Recent awards involving family status accommodation have highlighted the unique, perhaps intrusive, inquiries that employers may need to make in addressing the potential need for family status accommodation. 

A recent Ontario decision, involving eldercare, demonstrates what can happen when an employer does not make the inquiries it should. In this case, the employer, an architecture firm, required employees to attend at work during core hours. The employee, a long service architect, became the primary caregiver for his mother who became increasingly and seriously disabled. This resulted in the architect being out of the office for significant periods of time (e.g. 38 times in just under 3 months). 

The employer was working on a very large and complicated project. The employee was the senior employee on the project and the employer wanted him working in the office.
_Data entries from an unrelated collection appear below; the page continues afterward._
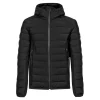 Freedomday Uomo*KEITA - ECO DOWN PADDING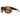 [40731-246] Mens Dragon Alliance Rune XL Sunglasses by SNEAKAR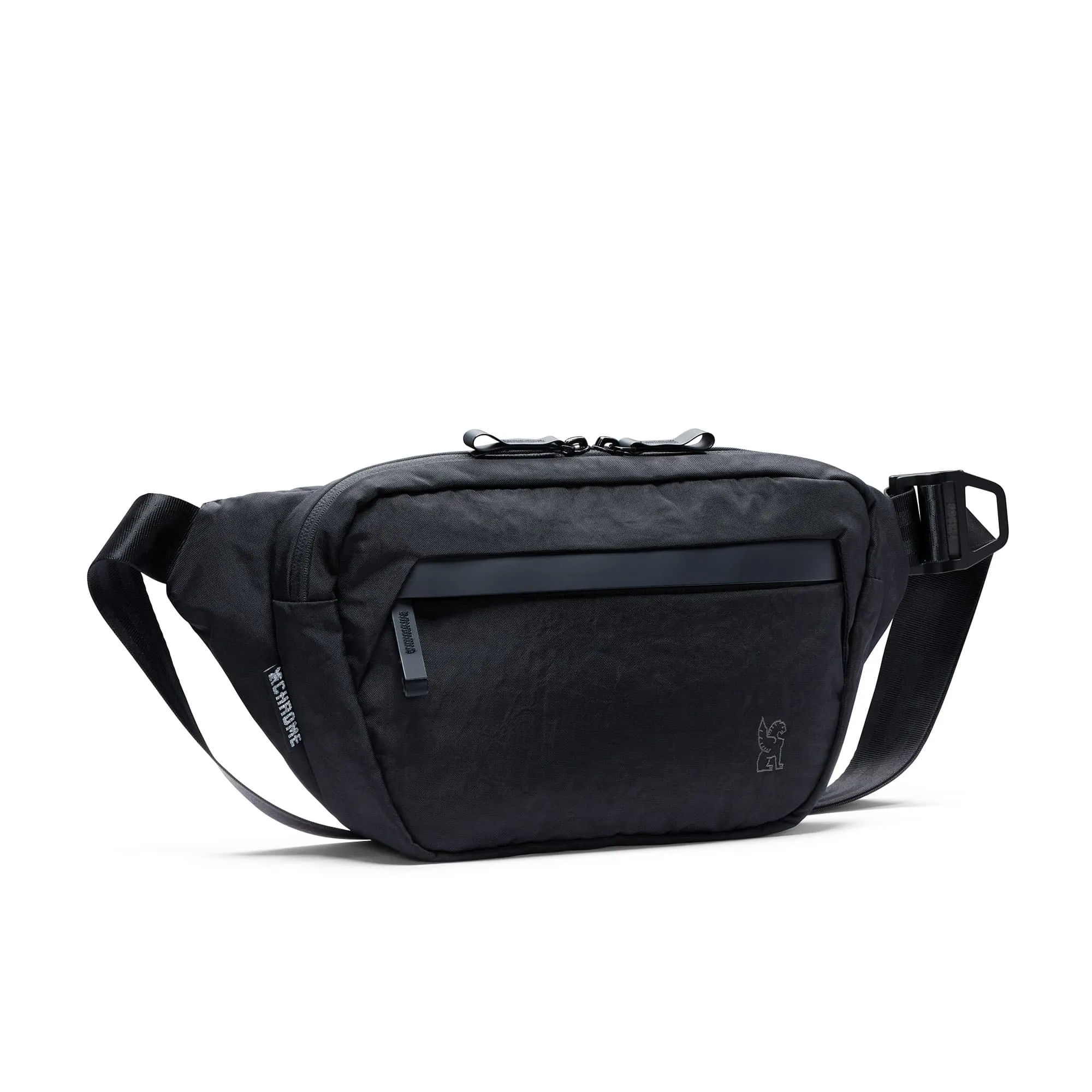 Sabin 6L Sling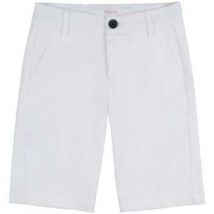 Short enfant Nanan -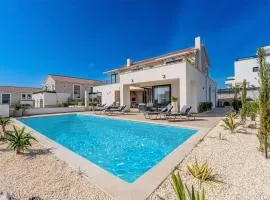 Villa Kaia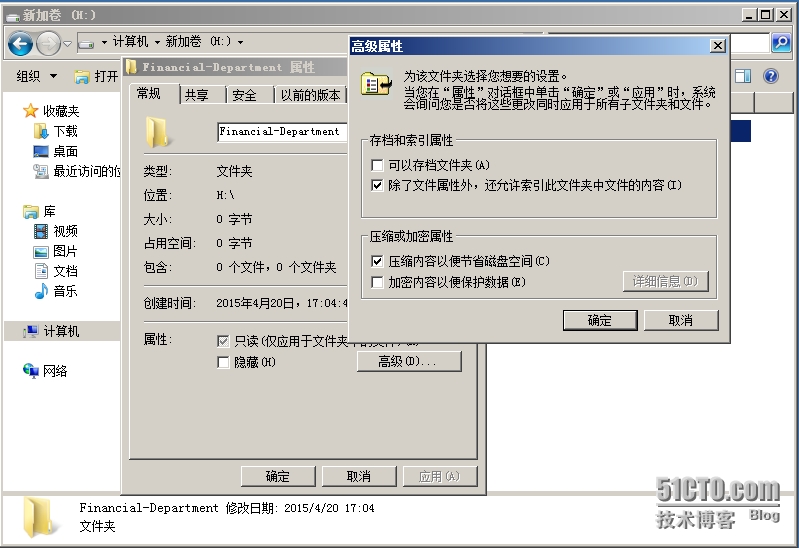 wKiom1WNb_3wblZlAANIdpBAPC4761.jpg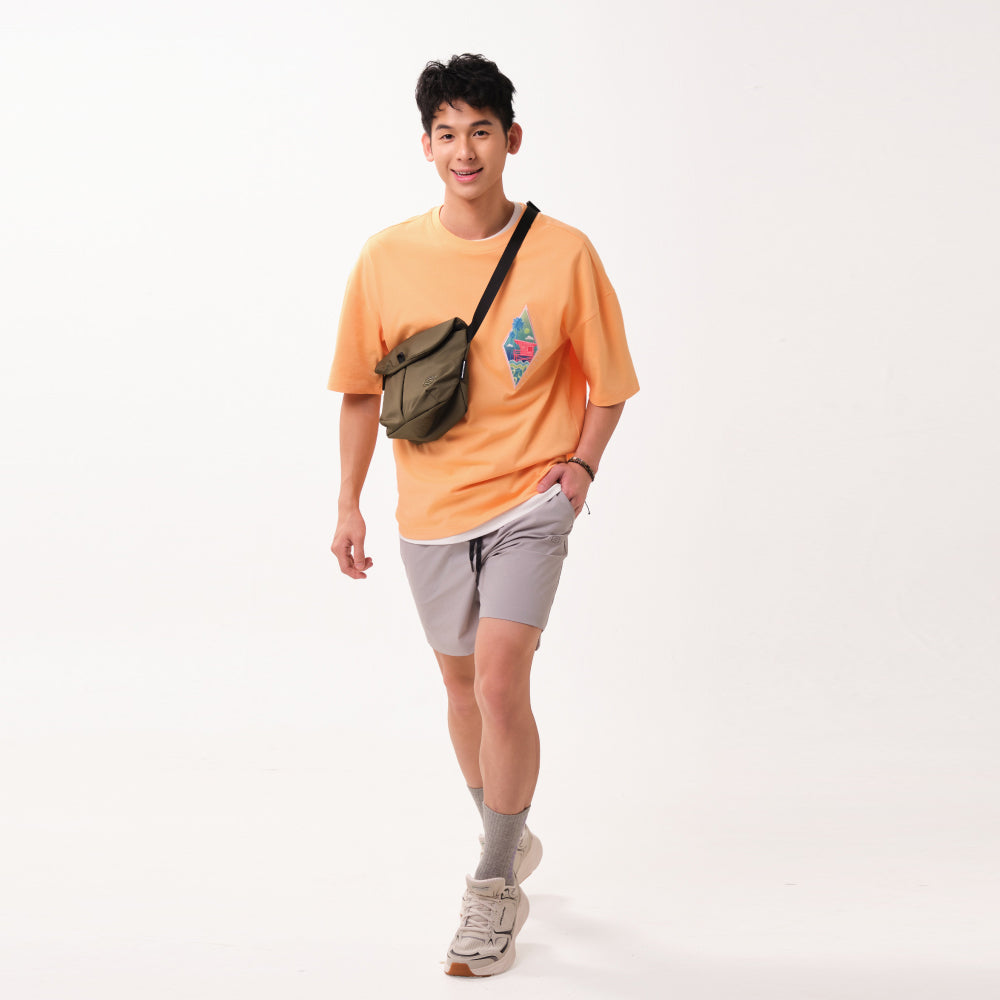 Sling Bag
It warned him on several occasions that his failure to attend in the office could result in termination of his employment. The employee promised to attend at work but did not do so on a consistent basis. He insisted that he was available “24/7” and worked evenings and weekends. The employee was terminated due to his absences and filed a human rights complaint. He was successful.

Human rights law requires that the employer make appropriate inquiries to determine an employee’s need for accommodation even if the employee has not asked for accommodation. If the employer has sufficient information that it ought to know that the employee may need accommodation, the employer has a duty to inquire. 

In this case, the Human Rights Tribunal determined that while the employer may not have known about the full extent of the need, it was sufficiently aware of the employee’s need to take care of his mother that it should have asked for more information. The Tribunal found that the employer did not make the inquires necessary to determine the scope of the need. 

This decision is interesting for employers because it demonstrates the scope of inquiry that employers may need to make. Family status accommodation is only potentially engaged when the employee is “required” to deal with a family obligation. The employer may have to inquire about the requirement. In this case, the Tribunal indicated that employer should have asked about the mother’s health status, the extent of her care needs, the social services support available, her daily routines, her hospital visits and alternatives available to the employee. Those alternatives might include whether the employee had other family members who could assist, whether the employee ought to have hired assistance, and even as far as whether the employee ought to have considered placing his mother in an extended care home earlier than he did. 

Employers will face the challenge of determining how far to inquire about the employee’s circumstances in order to understand whether and to what extent family status accommodation is “required” versus a choice. This searching inquiry can be complicated where the employee, as in this case, takes an “entitlement” attitude towards his obligation. Employers may need to push past an employee’s attitude. If the employee refuses to provide needed information, then the employer may be able to tell the employee that it will not be accommodating the family status obligation. 

In B.C., the test to engage the duty to accommodate is currently higher than other jurisdictions as the test requires that the employment conditions result in a “serious interference with substantial parent or other family duty or obligation”. However, B.C. employers may still be required to engage in a searching inquiry to determine whether the duty to accommodate exists. An employer that ignores circumstances that indicate family status may be a workplace issue for an employee does so at its own peril.